The blasts, while legal, deeply distressed the traditional owners and led to a public outcry and a national inquiry, ultimately costing three top executives their jobs. They also increased investor pressure on the industry to address heritage management practices.
May 24: The world’s biggest iron ore miner destroys the rock shelters in Juukan Gorge, one of which showed evidence of continual human habitation dating back 46,000 years.
May 27: Rio Tinto issues a statement saying it is sorry that the “recently expressed concerns” of the Puutu Kunti Kurrama and Pinikura (PKKP) people did not arise during discussions. PKKP on June 5 rejects that characterisation and says the significance of Juukan Gorge had long been emphasized.
June 11: Rival BHP Group said it would not disturb any sites around a planned $2.9 billion South Flank expansion in Western Australia without further study and consultation with traditional owners to better understand the cultural significance of the area.
June 11: Australian Senate refers the Juukan Gorge incident to the Joint Standing Committee on Northern Australia for an inquiry.
June 12: Rio Tinto Chief Executive Jean-Sébastien Jacques addresses the incident for the first time, and pledges to cooperate fully with the Australian government inquiry.

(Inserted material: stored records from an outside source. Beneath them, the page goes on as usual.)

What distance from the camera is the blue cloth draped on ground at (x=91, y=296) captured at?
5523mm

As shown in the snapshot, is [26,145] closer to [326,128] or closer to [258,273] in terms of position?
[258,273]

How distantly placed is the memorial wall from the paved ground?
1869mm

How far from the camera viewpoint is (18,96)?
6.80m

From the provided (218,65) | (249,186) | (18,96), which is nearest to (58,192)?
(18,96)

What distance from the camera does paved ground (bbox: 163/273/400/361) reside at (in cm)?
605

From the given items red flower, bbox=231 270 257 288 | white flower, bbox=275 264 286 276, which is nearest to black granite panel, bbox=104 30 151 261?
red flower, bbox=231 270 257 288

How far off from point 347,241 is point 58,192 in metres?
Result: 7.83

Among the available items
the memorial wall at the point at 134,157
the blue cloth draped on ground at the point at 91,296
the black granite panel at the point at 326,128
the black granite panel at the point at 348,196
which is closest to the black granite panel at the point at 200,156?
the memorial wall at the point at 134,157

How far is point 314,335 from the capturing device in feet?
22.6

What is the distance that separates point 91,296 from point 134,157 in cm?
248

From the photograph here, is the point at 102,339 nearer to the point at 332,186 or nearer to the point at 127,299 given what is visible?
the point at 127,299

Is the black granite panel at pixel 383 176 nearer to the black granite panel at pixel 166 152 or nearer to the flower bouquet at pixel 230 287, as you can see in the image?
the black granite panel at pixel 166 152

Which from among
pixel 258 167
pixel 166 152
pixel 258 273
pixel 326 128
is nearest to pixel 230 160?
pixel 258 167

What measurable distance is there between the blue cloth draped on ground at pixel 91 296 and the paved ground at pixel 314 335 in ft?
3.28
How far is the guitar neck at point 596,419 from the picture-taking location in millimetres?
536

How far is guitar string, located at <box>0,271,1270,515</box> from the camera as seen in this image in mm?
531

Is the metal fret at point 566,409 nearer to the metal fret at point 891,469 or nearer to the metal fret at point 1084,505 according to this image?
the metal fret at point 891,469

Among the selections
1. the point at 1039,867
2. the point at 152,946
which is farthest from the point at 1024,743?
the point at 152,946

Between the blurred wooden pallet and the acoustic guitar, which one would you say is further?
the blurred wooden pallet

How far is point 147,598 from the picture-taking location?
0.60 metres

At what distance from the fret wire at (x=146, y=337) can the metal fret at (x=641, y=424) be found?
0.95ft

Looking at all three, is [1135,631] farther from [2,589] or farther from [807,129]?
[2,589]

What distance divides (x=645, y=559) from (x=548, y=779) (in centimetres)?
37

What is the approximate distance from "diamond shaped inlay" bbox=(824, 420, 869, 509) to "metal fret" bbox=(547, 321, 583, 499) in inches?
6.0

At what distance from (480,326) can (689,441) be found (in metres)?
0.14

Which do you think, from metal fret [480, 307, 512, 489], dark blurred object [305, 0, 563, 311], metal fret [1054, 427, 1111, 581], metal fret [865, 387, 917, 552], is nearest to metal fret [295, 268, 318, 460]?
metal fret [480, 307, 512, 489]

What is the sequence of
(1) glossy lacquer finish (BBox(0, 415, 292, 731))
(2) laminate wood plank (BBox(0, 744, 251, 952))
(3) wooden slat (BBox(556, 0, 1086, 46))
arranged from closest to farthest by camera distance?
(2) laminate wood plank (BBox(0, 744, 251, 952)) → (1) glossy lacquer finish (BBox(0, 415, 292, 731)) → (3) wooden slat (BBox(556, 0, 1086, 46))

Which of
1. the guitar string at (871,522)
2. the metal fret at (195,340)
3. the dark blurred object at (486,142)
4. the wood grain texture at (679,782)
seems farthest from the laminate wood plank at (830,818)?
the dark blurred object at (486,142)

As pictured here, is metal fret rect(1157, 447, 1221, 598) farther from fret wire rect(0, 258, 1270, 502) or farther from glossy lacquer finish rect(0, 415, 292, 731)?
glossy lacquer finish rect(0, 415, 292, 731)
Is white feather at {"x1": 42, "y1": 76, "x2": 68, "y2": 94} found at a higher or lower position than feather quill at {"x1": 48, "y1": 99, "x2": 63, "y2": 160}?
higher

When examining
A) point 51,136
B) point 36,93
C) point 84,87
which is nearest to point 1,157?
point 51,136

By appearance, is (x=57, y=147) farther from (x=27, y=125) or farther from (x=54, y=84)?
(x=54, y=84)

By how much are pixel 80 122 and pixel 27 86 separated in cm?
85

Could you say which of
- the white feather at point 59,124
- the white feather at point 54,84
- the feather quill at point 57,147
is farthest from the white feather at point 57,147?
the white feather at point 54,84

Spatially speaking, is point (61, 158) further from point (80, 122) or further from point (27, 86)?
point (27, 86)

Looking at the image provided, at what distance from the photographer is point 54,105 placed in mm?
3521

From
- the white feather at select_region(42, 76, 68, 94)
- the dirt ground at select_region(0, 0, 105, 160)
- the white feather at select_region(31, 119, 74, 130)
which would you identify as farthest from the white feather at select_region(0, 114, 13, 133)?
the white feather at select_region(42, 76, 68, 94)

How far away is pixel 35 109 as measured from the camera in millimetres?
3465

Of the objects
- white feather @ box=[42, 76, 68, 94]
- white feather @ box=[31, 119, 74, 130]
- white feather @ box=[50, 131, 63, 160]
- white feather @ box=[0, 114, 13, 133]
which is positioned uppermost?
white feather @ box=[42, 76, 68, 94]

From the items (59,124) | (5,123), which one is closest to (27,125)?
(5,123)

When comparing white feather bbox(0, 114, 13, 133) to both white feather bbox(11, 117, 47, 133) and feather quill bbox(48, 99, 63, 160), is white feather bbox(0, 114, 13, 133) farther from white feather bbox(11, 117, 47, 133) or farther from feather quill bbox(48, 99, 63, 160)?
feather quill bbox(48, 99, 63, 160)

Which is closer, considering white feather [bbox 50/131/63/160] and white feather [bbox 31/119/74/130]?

June 19: Rio launches an internal board-led review and says it will look at ways to improve its internal processes and governance following public outcry.
Aug. 7: Rio did not tell the PKKP about three alternative mine plans, its CEO tells the parliamentary inquiry, despite saying it had won fully informed consent for blasting.
Aug. 7: Fortescue Metals Group says it will review its plans at an iron ore mine in Western Australia after an Indigenous group said a planned expansion threatened sacred sites, including a 60,000-year-old rock shelter.
Aug. 24: Rio’s board-led review finds procedural faults and cuts the short-term bonuses of some senior executives but stops short of leadership overhaul. The review is not well received by the public and investors who say it lacks accountability.
Sept. 11: Bowing to stakeholder outcry, Rio parts ways with its chief executive and two deputies.
Oct. 29: Investors worth $10.2 trillion step up pressure on mining companies, write to boards of 78 miners asking for more information about how they manage their relationships with First Nations people.
Dec. 9: A parliamentary inquiry calls on Rio Tinto to pay restitution to Indigenous Australians affected by the destruction and also fully reconstruct the rock shelters in the Pilbara region.
Dec. 17: Rio Tinto names finance head Jakob Stausholm as its next chief executive, defying expectations it would pick an external candidate to repair the image from the destruction of the rock shelters.